- **Stated problem 1**
Translate this sentence from the Tracy Patrick biography into Spanish: "In 2001, Tracy found herself onstage for the first time performing her work."

** Start Text section **

Tracy Patrick is a writer and performer from Paisley. She started writing poetry in 2000 when she became a member of the Paisley Writers’ Group. She has since had poetry and prose published in Nomad, Cutting Teeth, New Writing Scotland, Southlight, The Eildon Tree, and Poetry Cornwall, as well as numerous small press magazines, anthologies, and websites, including www.laurahird.com and glasgowtosaturn.com. She was selected for the SQA anthology Write Times when her work was featured in posters on the Glasgow Underground. She was a winner in Glasgow City Council’s Freedom Poetry competition celebrating the anniversary of the release of Nelson Mandela, and she has recently completed the MLitt in Creative Writing at GlasgowUniversity.
In 2001, Tracy found herself onstage for the first time performing her work. The following year, she won the Glasgow and Edinburgh poetry slams and eventually decided that, rather than being a performance poet, she’s a poet who sometimes performs. She has since performed at various venues from Big Word, to the Wicker Man Festival in Dumfries. She has also been part of various performance groups including Chromatic Voices, and Gaelic Voices, a multi-media collaboration produced by Confab, exploring Gaelic culture in contemporary Scotland. She also enjoys writing and performing monologues. Recently, her triptych of monologues, Three Marys, was performed with Helen Cuinn and Lou Thornton at Glasgow’s West End Festival. Tracy has also been known to perform in musicals and is set to tour this year in Miss Smith, also produced by Confab.

** End Text section **
** Start Record excerpts **

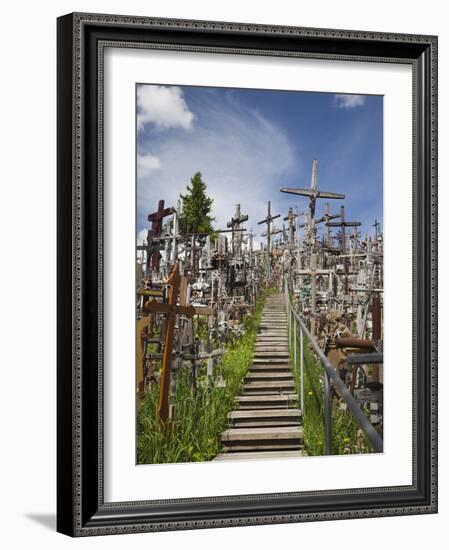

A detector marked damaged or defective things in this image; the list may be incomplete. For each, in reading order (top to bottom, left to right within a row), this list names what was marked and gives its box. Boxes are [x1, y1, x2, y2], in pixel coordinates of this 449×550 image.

rusty cross [147, 201, 175, 274]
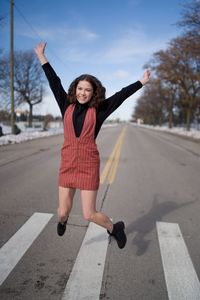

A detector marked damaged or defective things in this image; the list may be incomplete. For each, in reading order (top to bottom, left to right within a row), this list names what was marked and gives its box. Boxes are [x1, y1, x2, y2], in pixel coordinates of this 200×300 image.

rust knit pinafore dress [59, 104, 100, 191]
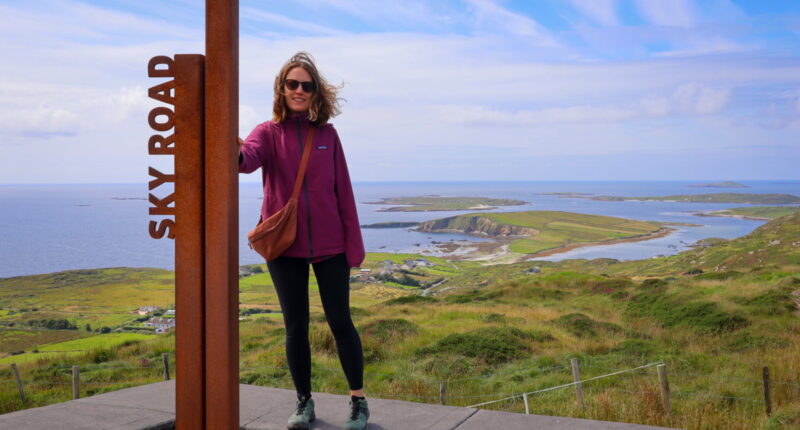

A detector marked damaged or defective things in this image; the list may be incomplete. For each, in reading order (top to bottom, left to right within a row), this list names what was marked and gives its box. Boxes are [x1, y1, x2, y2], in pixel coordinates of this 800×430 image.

rusty corten steel post [174, 54, 206, 430]
rusty corten steel post [203, 0, 238, 426]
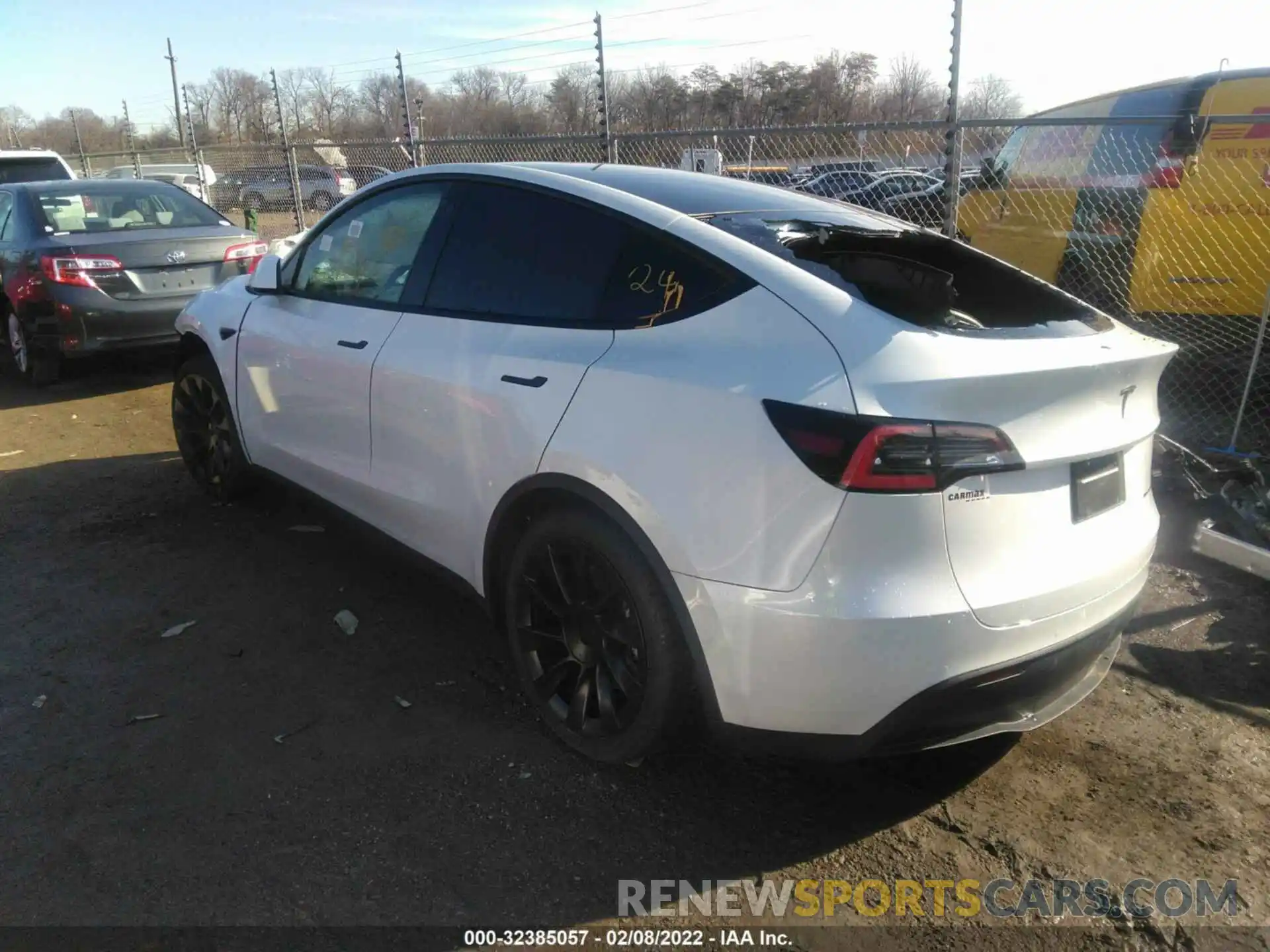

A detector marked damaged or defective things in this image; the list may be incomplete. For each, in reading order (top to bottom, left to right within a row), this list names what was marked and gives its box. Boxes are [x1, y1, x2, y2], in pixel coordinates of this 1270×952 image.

damaged rear window [706, 212, 1112, 335]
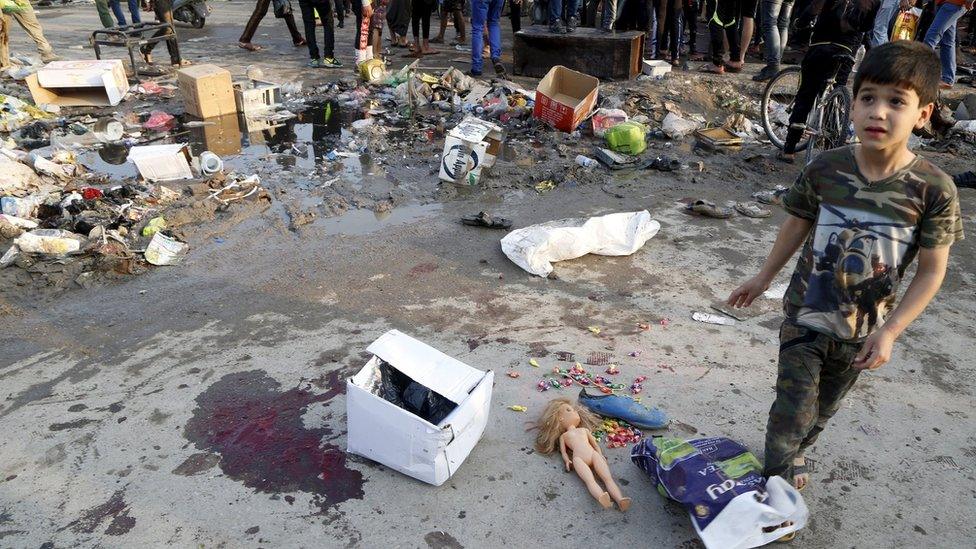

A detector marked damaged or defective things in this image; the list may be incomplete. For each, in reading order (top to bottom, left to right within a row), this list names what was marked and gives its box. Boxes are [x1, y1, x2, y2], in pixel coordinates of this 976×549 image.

broken styrofoam box [26, 60, 129, 107]
broken styrofoam box [640, 59, 672, 78]
broken styrofoam box [127, 142, 193, 181]
broken styrofoam box [440, 115, 508, 186]
broken styrofoam box [346, 328, 496, 486]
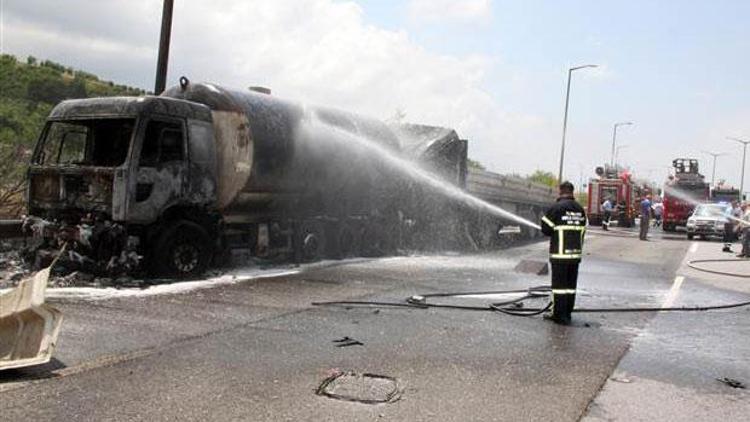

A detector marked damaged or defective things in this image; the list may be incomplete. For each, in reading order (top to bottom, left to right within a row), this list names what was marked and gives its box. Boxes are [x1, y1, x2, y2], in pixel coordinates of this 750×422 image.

burned truck cab [26, 95, 219, 274]
charred truck door [127, 117, 187, 223]
burned tanker trailer [23, 78, 468, 276]
burnt wreckage [22, 78, 536, 276]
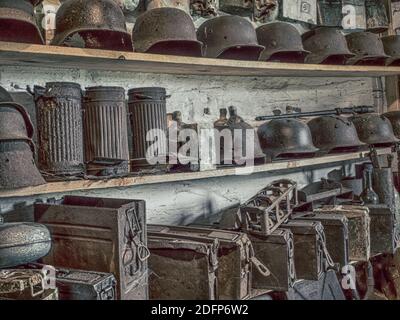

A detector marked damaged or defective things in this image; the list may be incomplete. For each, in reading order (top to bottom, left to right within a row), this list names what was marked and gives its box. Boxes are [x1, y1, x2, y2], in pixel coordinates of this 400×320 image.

rusty helmet [0, 0, 44, 44]
rusted metal surface [0, 0, 44, 44]
rusted metal surface [50, 0, 132, 50]
rusty helmet [50, 0, 133, 51]
rusted metal surface [132, 7, 202, 56]
rusty helmet [133, 7, 203, 57]
rusty helmet [196, 15, 264, 60]
rusted metal surface [198, 15, 266, 60]
rusty helmet [256, 21, 310, 62]
rusted metal surface [256, 21, 310, 62]
rusty helmet [302, 27, 354, 65]
rusted metal surface [302, 27, 354, 65]
rusty helmet [346, 31, 390, 66]
rusted metal surface [346, 31, 390, 66]
rusty helmet [380, 35, 400, 66]
rusted metal surface [380, 35, 400, 66]
rusted metal surface [34, 82, 84, 176]
rusted metal surface [83, 86, 129, 176]
rusted metal surface [129, 87, 168, 171]
rusted metal surface [256, 118, 318, 161]
rusty helmet [256, 119, 318, 161]
rusted metal surface [308, 115, 364, 154]
rusty helmet [306, 116, 366, 154]
rusty helmet [352, 113, 398, 147]
rusted metal surface [352, 113, 398, 147]
rusty helmet [382, 110, 400, 138]
rusted metal surface [0, 141, 45, 189]
rusty helmet [0, 141, 45, 190]
rusted metal surface [241, 179, 296, 236]
rusted metal surface [0, 222, 51, 270]
rusty metal box [34, 195, 147, 300]
rusted metal surface [34, 195, 148, 300]
rusted metal surface [148, 235, 220, 300]
rusted metal surface [147, 225, 268, 300]
rusted metal surface [252, 229, 296, 292]
rusted metal surface [282, 220, 336, 280]
rusted metal surface [294, 214, 350, 268]
rusted metal surface [314, 206, 370, 262]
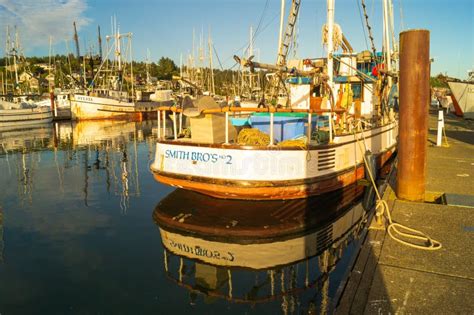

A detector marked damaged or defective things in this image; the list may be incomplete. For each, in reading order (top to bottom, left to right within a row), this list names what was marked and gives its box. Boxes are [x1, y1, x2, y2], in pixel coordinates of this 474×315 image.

rusty metal post [396, 29, 430, 202]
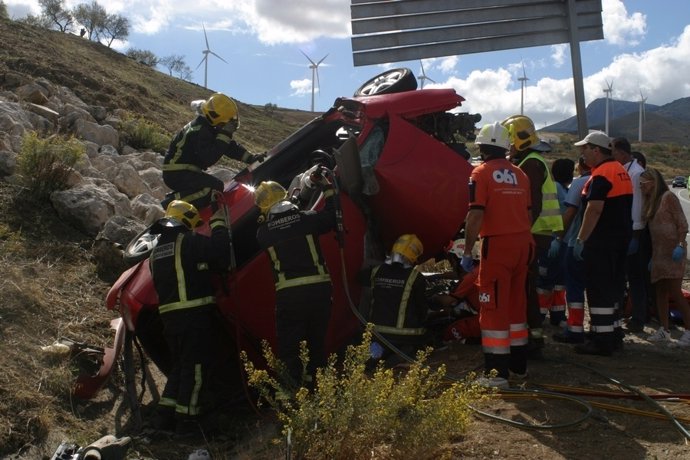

** End Record excerpts **

- **Stated problem 2**
From the entries, copy the lines starting with the line that contains "this 1270×952 image." and going on through the line that contains "burnt wreckage [22, 78, 536, 276]". Leave the pictures out.

- **Correct response 1**
En 2001, Tracy se encontró por primera vez sobre un escenario interpretando su obra.

- **Correct response 2**
A detector marked damaged or defective things in this image; the list may be incomplete. For each, in reading order (top to bottom, left to right within a row), this list names what was marked and gives its box. Boxes are [x1, y1, x2, y2], in pixel coordinates of this 1270×952 image.

damaged rear window [706, 212, 1112, 335]

A detector marked damaged or defective things in this image; the list may be incomplete. For each, in reading order (top to bottom, left to right within a row), this list names what was marked and gives its box. Boxes are [x1, y1, x2, y2], in pixel coordinates of this 976×549 image.

broken styrofoam box [26, 60, 129, 107]
broken styrofoam box [640, 59, 672, 78]
broken styrofoam box [127, 142, 193, 181]
broken styrofoam box [440, 115, 508, 186]
broken styrofoam box [346, 328, 496, 486]

A detector marked damaged or defective things in this image; the list may be incomplete. For each, in reading order (top to bottom, left to right within a row), this list names what was marked and gives its box. Boxes are [x1, y1, x2, y2], in pixel coordinates of this 750×422 image.

burned truck cab [26, 95, 219, 274]
charred truck door [127, 117, 187, 223]
burned tanker trailer [23, 78, 468, 276]
burnt wreckage [22, 78, 536, 276]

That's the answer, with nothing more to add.